* [Data under study]

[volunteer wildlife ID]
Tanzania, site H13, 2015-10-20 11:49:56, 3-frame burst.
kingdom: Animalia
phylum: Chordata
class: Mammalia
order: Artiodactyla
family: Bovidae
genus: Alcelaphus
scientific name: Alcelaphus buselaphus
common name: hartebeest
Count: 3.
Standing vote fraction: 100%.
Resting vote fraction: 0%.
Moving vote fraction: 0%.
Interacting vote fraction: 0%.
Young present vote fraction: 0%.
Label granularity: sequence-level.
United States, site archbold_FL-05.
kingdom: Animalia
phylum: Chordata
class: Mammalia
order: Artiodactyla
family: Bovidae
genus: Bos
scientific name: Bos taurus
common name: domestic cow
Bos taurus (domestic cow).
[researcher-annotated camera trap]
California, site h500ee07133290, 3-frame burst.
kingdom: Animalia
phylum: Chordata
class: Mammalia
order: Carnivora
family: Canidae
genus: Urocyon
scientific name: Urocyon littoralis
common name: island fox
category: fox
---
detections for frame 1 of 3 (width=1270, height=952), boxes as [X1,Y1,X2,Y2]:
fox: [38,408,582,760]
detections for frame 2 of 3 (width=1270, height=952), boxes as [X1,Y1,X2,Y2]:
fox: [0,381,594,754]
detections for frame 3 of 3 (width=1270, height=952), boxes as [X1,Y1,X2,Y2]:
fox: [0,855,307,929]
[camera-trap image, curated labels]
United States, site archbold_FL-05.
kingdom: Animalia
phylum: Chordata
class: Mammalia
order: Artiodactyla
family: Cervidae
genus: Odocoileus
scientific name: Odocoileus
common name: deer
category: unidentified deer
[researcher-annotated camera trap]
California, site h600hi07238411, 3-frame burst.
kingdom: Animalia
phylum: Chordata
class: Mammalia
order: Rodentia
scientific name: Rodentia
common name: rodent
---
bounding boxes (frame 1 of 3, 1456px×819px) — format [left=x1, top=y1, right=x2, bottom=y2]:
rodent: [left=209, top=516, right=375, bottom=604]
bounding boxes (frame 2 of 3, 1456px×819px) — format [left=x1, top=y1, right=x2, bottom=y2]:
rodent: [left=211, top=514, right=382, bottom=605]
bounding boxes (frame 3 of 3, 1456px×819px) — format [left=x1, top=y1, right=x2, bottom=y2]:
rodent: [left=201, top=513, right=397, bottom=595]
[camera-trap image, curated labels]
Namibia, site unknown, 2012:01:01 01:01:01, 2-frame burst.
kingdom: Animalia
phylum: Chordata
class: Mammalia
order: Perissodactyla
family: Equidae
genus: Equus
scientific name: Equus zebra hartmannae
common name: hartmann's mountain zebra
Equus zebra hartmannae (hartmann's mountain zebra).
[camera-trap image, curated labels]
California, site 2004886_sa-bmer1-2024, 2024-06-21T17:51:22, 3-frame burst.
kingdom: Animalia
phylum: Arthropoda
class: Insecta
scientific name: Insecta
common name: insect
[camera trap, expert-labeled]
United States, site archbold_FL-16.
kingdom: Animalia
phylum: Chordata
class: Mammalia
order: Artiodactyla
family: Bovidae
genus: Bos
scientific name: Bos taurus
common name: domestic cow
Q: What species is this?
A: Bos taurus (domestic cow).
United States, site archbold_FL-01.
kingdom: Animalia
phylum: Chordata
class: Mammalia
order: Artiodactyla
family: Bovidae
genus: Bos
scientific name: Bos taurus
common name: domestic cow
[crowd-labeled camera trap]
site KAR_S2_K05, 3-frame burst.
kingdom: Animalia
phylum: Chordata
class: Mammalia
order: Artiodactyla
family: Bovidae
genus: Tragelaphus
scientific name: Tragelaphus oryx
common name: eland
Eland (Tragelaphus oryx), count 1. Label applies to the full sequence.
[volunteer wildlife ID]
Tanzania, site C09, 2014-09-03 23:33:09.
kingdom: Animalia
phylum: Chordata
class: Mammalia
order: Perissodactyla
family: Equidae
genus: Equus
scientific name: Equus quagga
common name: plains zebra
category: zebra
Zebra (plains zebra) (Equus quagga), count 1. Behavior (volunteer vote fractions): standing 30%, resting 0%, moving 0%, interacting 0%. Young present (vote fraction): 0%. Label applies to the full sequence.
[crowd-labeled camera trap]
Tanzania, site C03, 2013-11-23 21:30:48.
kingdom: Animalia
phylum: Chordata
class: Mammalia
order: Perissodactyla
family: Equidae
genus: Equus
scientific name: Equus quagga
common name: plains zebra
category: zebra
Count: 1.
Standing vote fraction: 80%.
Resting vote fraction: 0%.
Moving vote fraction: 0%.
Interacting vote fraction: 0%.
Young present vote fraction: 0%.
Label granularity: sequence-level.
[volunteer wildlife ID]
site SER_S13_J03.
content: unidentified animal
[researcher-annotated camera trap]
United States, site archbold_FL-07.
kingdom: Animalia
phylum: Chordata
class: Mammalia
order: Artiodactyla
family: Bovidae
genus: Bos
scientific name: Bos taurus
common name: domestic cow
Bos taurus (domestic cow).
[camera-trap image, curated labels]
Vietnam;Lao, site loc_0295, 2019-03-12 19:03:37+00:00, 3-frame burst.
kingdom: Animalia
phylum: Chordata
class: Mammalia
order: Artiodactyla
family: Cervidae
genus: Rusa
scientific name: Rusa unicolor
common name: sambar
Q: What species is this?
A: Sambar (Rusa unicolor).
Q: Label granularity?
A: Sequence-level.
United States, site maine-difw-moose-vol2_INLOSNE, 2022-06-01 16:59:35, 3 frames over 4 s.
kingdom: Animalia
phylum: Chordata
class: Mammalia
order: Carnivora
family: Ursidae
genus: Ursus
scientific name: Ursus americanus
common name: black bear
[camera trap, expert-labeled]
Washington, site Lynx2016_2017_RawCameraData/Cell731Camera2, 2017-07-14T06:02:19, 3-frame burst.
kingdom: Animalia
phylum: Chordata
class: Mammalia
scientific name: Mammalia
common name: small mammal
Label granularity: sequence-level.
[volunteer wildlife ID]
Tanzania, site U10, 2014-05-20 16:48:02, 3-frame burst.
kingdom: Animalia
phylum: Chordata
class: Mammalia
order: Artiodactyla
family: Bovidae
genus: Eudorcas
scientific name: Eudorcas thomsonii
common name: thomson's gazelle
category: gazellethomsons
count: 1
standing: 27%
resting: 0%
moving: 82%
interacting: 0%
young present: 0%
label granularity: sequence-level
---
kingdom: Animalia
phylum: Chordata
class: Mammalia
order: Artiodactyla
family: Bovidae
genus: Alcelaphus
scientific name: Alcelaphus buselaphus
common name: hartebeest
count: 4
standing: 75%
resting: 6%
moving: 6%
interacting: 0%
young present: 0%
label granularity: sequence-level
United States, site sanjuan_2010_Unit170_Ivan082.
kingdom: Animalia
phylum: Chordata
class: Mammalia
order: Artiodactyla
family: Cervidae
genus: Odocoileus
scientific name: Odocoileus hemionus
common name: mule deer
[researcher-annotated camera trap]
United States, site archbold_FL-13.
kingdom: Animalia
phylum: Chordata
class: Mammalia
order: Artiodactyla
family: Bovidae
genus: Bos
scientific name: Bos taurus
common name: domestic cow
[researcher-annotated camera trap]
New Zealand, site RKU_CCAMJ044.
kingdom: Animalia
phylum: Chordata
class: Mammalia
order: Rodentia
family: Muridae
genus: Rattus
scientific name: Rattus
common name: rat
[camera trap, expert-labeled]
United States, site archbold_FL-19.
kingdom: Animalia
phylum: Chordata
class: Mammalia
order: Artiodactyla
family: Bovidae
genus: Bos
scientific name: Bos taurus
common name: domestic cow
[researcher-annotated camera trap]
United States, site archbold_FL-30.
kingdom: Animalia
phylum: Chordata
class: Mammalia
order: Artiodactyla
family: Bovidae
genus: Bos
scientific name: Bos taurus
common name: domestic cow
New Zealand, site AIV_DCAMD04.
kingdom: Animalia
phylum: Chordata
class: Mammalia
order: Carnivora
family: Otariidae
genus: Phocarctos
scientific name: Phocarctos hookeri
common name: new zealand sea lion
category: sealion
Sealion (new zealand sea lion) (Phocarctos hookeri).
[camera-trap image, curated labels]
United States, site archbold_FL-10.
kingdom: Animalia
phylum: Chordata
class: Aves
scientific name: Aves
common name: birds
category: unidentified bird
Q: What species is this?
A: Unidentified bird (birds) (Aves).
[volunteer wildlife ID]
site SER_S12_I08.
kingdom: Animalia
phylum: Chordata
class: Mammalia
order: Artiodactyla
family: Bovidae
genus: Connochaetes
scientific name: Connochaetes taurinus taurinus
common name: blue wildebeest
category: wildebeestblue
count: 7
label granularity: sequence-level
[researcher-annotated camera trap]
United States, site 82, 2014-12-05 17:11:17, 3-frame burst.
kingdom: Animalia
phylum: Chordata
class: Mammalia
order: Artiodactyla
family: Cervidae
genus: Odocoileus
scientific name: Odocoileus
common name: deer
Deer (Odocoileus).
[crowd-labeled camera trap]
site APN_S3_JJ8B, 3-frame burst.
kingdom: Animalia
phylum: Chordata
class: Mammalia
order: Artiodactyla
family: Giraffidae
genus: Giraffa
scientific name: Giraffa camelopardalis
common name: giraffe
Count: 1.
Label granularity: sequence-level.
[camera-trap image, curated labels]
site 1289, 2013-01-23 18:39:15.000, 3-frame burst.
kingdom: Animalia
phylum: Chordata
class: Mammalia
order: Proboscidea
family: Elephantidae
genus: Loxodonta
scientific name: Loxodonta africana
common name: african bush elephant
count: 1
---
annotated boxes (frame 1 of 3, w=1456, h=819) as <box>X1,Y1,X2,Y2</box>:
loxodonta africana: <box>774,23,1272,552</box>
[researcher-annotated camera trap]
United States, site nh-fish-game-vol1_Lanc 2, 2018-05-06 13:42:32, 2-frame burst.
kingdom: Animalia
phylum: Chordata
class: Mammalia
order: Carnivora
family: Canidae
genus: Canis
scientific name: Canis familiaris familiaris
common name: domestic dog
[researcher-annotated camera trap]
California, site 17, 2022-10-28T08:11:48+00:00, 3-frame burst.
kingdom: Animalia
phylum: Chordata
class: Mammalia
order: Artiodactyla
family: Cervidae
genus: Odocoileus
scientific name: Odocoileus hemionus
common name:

* [Aim of the exercise]
In the entries above, please find the line with "common name: giraffe" and the line with "genus: Canis", then write out exactly those two lines and every line between them, and nothing more.

* [Output below]
common name: giraffe
Count: 1.
Label granularity: sequence-level.
[camera-trap image, curated labels]
site 1289, 2013-01-23 18:39:15.000, 3-frame burst.
kingdom: Animalia
phylum: Chordata
class: Mammalia
order: Proboscidea
family: Elephantidae
genus: Loxodonta
scientific name: Loxodonta africana
common name: african bush elephant
count: 1
---
annotated boxes (frame 1 of 3, w=1456, h=819) as <box>X1,Y1,X2,Y2</box>:
loxodonta africana: <box>774,23,1272,552</box>
[researcher-annotated camera trap]
United States, site nh-fish-game-vol1_Lanc 2, 2018-05-06 13:42:32, 2-frame burst.
kingdom: Animalia
phylum: Chordata
class: Mammalia
order: Carnivora
family: Canidae
genus: Canis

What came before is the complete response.